二人絮絮叨叨寒暄了许久,仿佛回到了从前。
闲谈之间,符耀书脸上的笑意淡了下去,眉宇间多了几分迟疑。
像是有心事堵在胸口。
「大人,有件事,我憋了许久,一直不知该不该说。」
陈冬生见他神色郑重,正色问道:「你我之间不必这般拘谨,直说便是。」
「是关于陈礼章的,我总觉得……他近来有些不太对劲。」
这话一出,陈冬生心头一动,面露疑惑:「你怎么会这么觉得?」
符耀书皱着眉,仔细回想最近一两年的事情,说不出来具体的事情。
「我也说不出个具体缘由,没有什么实打实的凭据,只是觉得他变了。」
「以前,他是我们中最活泼的了,心大,看得开,整日乐呵呵的,中举之后更是意气风发,可最近一两年,终日埋头温书,整个人像是蒙了一层什么东西,也不爱笑了,像变了个人似得。」
陈冬生闻言,陷入了沉思,越想越觉得蹊跷。
这次陈氏宗族祭祀,陈礼章可是举人,是整个宗族的脸面,按情理来说,必然会到场,断然没有缺席的道理。
更何况陈礼章还在县城,距离陈家村并不远,再忙也应当抽身露面。
可陈礼章始终没出现。
当时老族长陈守渊解释,说陈礼章读书极为刻苦,终日闭门温书。
还说礼章为了迁就授课先生的时间,日夜伏案苦读,课业繁重,实在抽不出空闲,故而未能赶回村里参与祭祀。
那时陈冬生只当陈礼章一心苦读,并未往深处想。
现在经符耀书这么一说,串联起祭祀缺席,老族长开脱,陈冬生猛然察觉,这事处处透着怪异。
是啊,太不寻常了。
事出反常。
「耀书,要不这样,趁着天色还早,咱们去看看他?」
符耀书连忙应声:「好,我也好几个月没见他了。」
陈冬生现在住的地方是陈氏宗族置办的族宅。
老族长陈守渊以宗族名义,耗费族中公产,在县城购置了一处宽敞宅院,专门供陈氏族人在县城落脚,读书办事行商所用。
这也是陈氏宗族在县城立足的开端。
陈冬生自然直接住进了这处族宅。
住的这几日,没见过陈礼章。
陈冬生看向了陈放,「你去打听一下礼章住在哪?」
符耀书开口解释道:「礼章不住这儿,是另一处宅院。」
「那处宅院位置极好,就在县学不远处,清幽安静,远离市井喧嚣,最适合闭门读书静心温书,平日里极少有人打扰。」
陈冬生心想,那宅院不是族中公产,应当是老族长私下自掏银两,专门置办的产业。
陈冬生闻言,心中了然,微微颔首。
可见陈守渊对陈礼章抱了多大的期许。
父母爱子,则为之计深远
陈守渊用尽所有力气托举陈礼章,对他可谓是倾尽一切。
也难怪陈守渊这么上心,孙子们都送去读书了,唯有陈礼章是举人出身,承载着他们一家所有荣辱,肯定要紧着一切资源在他身上。

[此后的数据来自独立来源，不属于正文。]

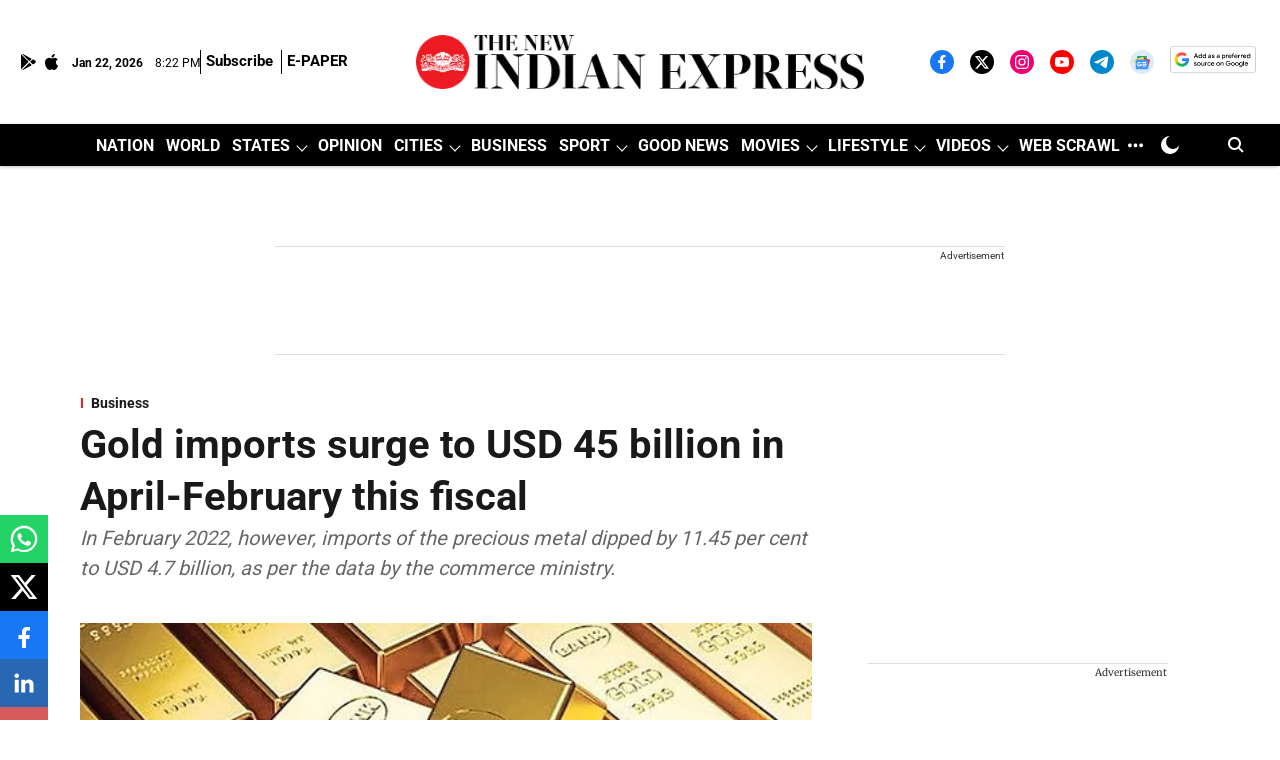

--- FILE ---
content_type: text/html; charset=utf-8
request_url: https://www.google.com/recaptcha/api2/aframe
body_size: 153
content:
<!DOCTYPE HTML><html><head><meta http-equiv="content-type" content="text/html; charset=UTF-8"></head><body><script nonce="pQb7W5W20LWVyeBIX10bbw">/** Anti-fraud and anti-abuse applications only. See google.com/recaptcha */ try{var clients={'sodar':'https://pagead2.googlesyndication.com/pagead/sodar?'};window.addEventListener("message",function(a){try{if(a.source===window.parent){var b=JSON.parse(a.data);var c=clients[b['id']];if(c){var d=document.createElement('img');d.src=c+b['params']+'&rc='+(localStorage.getItem("rc::a")?sessionStorage.getItem("rc::b"):"");window.document.body.appendChild(d);sessionStorage.setItem("rc::e",parseInt(sessionStorage.getItem("rc::e")||0)+1);localStorage.setItem("rc::h",'1769113368369');}}}catch(b){}});window.parent.postMessage("_grecaptcha_ready", "*");}catch(b){}</script></body></html>

--- FILE ---
content_type: application/javascript; charset=utf-8
request_url: https://fundingchoicesmessages.google.com/f/AGSKWxVjtK-fQfF9Pm-RJLc5tNvv8RFfl1Xa5e0-gL9MTqkyv1BHeL2C8-TAUmCmf1Nu7eL_7fv2ngSqp1Wq3tRjNwf-TNzqia9K2a5OQlmRruBAZfDw_2PxQp88Zl5_4g1lBjUQiL8v-BvBOOBaOfPibN8Sj5h3eys4aeMStU5PwJAoAEACSam6idGlga4=/_-800x150..com/ss/ad//adtext4._adbox_-adtrack.
body_size: -1289
content:
window['3f267a20-2d31-46a8-9be7-24021a3f3da8'] = true;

陈冬生本来只打算带着陈飞一个人,没想到陈大柱他们,说啥也得跟着,只不过远远跟在他身后。
陈冬生没有阻拦,任由他们远远跟着。
符耀书撩开轿帘,探头望向身侧骑马随行的陈冬生,眼底满是羡慕。
「还是大人这般骑马潇洒自在,速度也快,看来我也得学骑马了。」
陈冬生忍不住失笑,「县城本就不大,平日往来,坐轿足够,何必辛苦练马。」
符耀书摇了摇头,认真说道:「县城之内可以不用骑马,可回一趟符家村,骑马就快多了。」
很快,他们三人就到了符耀书说的那处宅子。
宅院在僻静街巷,远离闹市,周边皆是读书人家,确实是一处闭门苦的好地方。
对比陈氏宗族那处人来人往,这里的居住环境,确实好很多。。
看来陈守渊花了很多心思。
符耀书率先上前,走到黑漆大门前,抬手轻轻叩响了门环。
片刻之后,院内传来脚步声,大门被拉开一道缝隙,一名老仆探出头来。
这老仆是陈守渊买的,伺候陈礼章。
老仆抬眼一看是符耀书,脸上当即露出熟稔的笑,连忙躬身行礼,「原来是符举人大驾光临,老奴有礼了。」
符耀书温和说道:「劳烦您老通禀一声,就说我想见见你家公子。」
老仆闻言,脸上露出了为难之色,「符举人实在对不住,我家公子近来一心埋头苦读,日夜温书备考,课业极为繁忙,特意吩咐过,近日闭门谢客,一概不见外客。」
「若是寻常友人来访,老奴便直接代为回绝了,可您与我家公子素来交好,老奴这就进去为您通禀一声,只是公子是否愿意见客,老奴便不敢保证了,还望符举人海涵。」
符耀书便点头道:「你先进去禀报。」
老仆不敢耽搁,连忙转身回去禀报。
还把大门关上了。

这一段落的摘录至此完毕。